* Selected text
A new study using data from the Trinity Ulster Department of Agriculture (TUDA) ageing cohort study comprising over 5,000 individuals has found that a measure of belly fat (waist:hip ratio) was associated with reduced cognitive function in older Irish adults (>60 years of age). These findings have significant implications as the global prevalence of dementia is predicted to increase from 24.3 million in 2001 to 81.1 million by 2040.
Previous studies have found that people who are overweight do not perform as well on tests of memory and visuospatial ability compared to those who are normal weight. However, it is not well known if this is true in older adults. This is of concern within Ireland, as over half of the over 50s population is classified as being centrally obese, with only 16% of men and 26% of women reported to have a BMI (body mass index) within the normal range.
The researchers used data from the TUDA study, which is a cross-border collaborative research project gathering data from thousands of elderly adults in Northern Ireland and Ireland. They found that a higher waist:hip ratio was associated with reduced cognitive function. This could be explained by an increased secretion of inflammatory markers by belly fat, which has been previously associated with a higher risk of impaired cognition. On the contrary, body mass index (BMI) was found to protect cognitive function. BMI is a crude measure of body fat and cannot differentiate between fat and fat-free mass (muscle), thus it is proposed that the fat-free mass component is likely to be the protective factor.
To the best of the authors’ knowledge, this is one of the largest studies of older adults to report these findings. Given the high prevalence of overweight and obesity in the older population and the economic and social burden of cognitive dysfunction, the results suggest that reducing obesity and exposure to obeso-genic risk factors could offer a cost-effective public health strategy for the prevention of cognitive decline.
Clinical Associate Professor in Medical Gerontology at Trinity, Conal Cunningham, is the senior author of the study. He said: “While we have known for some time that obesity is associated with negative health consequences our study adds to emerging evidence suggesting that obesity and where we deposit our excess weight could influence our brain health. This has significant public health implications.”
The study (available to read here) was led by St James’s Hospital Dublin in collaboration with Trinity College Dublin and co-investigators from the Nutrition Innovation Centre for Food and Health (NICHE) at Ulster University, Coleraine.
The study was funded by the Irish Department of Agriculture, Food, and the Marine through the grants 07FHRIUCD1 (‘JINGO’ 2007-2013) and 13F407 (‘JINGO–JPI’/ ‘ENPADASI’ 2014-2016) and from the Northern Ireland Department for Employment and Learning under its ‘Strengthening the all-Ireland Research Base’ initiative.

* Stored data
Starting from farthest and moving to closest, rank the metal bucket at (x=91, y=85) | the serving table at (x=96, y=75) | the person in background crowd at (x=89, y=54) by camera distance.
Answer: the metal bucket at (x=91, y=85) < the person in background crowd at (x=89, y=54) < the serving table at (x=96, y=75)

* Complete the following
A - Do these statements agree with the article on belly fat and cognition? (i) Body mass index was found to protect cognitive function. (ii) The study was led by Ulster University. (iii) Global dementia prevalence is predicted to reach 81.1 million by 2040. Answer yes or no for each, quoting the deciding words.
B - Print the part of the article on belly fat and cognition between "Previous studies have" and "the normal range.", inclusive.
Rely only on the article on belly fat and cognition, not on the material.

* Your responses
A -
(i) Yes: "On the contrary, body mass index (BMI) was found to protect cognitive function."
(ii) No: "The study (available to read here) was led by St James’s Hospital Dublin in collaboration with Trinity College Dublin"
(iii) Yes: "the global prevalence of dementia is predicted to increase from 24.3 million in 2001 to 81.1 million by 2040."

B -
Previous studies have found that people who are overweight do not perform as well on tests of memory and visuospatial ability compared to those who are normal weight. However, it is not well known if this is true in older adults. This is of concern within Ireland, as over half of the over 50s population is classified as being centrally obese, with only 16% of men and 26% of women reported to have a BMI (body mass index) within the normal range.